**Your goal**
Reproduce the passage on client relationships word for word, starting with "successfully leverage our" and going on through "grow our operations.".

(Passage begins)

Our ability to grow is affected by our ability to retain and expand our existing client relationships and our ability to attract new customers.

Our ability to grow is affected by our ability to retain and expand our existing client relationships and our ability to attract new customers. Our ability to retain existing customers and expand those relationships is subject to a number of risks including the risk that we do not:

 

 

maintain or improve the quality of services that we provide to our customers;

 

 

maintain or improve the level of attention expected by our customers; and

 

 

successfully leverage our existing client relationships to sell additional services.

If our efforts to retain and expand our client relationships and to attract new customers do not prove effective, it could have a material adverse effect on our business and results of operations and our ability to grow our operations.

If we do not adapt our services to changes in technology or in the marketplace, or if our ongoing efforts to upgrade our technology are not successful, we could lose customers and have difficulty attracting new customers for our services.

(Passage ends)
(Dataset content begins)

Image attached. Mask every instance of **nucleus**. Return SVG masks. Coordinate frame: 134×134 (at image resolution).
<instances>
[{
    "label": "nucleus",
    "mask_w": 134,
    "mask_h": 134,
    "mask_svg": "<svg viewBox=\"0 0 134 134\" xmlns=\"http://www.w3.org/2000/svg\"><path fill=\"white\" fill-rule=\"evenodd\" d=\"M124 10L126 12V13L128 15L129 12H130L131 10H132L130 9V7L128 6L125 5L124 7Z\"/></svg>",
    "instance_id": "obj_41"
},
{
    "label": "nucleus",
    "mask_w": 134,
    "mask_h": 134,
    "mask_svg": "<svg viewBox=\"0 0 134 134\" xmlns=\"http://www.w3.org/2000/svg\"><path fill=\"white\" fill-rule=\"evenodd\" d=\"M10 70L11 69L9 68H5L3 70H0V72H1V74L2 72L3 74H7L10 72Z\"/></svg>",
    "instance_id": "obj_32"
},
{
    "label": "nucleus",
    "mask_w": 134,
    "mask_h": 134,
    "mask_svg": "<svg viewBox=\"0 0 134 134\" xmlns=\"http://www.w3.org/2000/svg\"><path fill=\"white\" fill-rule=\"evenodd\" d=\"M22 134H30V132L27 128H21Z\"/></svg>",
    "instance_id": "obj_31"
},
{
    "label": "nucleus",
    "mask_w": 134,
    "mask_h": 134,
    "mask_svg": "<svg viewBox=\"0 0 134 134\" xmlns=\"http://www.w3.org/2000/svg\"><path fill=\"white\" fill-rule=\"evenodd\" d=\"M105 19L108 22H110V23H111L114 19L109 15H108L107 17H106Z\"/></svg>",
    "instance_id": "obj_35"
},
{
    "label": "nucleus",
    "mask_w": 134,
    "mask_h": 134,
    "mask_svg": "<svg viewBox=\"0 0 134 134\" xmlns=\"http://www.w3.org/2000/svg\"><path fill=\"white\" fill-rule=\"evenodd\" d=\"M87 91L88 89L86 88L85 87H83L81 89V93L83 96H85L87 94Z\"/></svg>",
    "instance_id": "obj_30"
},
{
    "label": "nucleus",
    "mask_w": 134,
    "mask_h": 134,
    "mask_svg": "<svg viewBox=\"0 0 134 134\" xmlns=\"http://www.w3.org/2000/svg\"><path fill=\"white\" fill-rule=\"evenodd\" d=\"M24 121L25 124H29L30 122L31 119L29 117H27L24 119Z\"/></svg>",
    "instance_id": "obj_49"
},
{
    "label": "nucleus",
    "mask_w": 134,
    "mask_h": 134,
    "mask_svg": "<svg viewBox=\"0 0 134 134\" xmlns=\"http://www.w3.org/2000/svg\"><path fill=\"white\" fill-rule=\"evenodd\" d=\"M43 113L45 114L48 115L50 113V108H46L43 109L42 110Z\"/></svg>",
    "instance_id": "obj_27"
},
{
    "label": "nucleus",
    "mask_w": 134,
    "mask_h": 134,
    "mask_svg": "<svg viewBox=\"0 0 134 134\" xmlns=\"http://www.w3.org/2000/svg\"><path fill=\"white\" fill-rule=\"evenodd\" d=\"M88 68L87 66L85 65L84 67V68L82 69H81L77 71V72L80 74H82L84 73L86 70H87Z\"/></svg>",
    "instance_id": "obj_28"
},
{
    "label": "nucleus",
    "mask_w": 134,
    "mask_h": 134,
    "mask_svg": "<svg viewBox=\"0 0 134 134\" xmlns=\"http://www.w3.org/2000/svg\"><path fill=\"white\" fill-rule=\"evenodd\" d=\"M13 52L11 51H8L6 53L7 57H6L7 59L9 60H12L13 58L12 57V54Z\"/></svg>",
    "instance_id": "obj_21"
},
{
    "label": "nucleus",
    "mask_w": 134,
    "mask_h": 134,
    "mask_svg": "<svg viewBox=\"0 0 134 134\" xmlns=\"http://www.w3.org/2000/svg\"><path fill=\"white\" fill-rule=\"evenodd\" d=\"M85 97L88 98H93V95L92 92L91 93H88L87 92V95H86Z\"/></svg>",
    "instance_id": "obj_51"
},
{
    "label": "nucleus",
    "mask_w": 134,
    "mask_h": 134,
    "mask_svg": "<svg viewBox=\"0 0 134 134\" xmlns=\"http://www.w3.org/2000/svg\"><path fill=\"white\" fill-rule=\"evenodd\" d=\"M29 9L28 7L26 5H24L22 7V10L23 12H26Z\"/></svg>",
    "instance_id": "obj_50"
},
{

(Dataset content ends)

**Solution for this task**
successfully leverage our existing client relationships to sell additional services.

If our efforts to retain and expand our client relationships and to attract new customers do not prove effective, it could have a material adverse effect on our business and results of operations and our ability to grow our operations.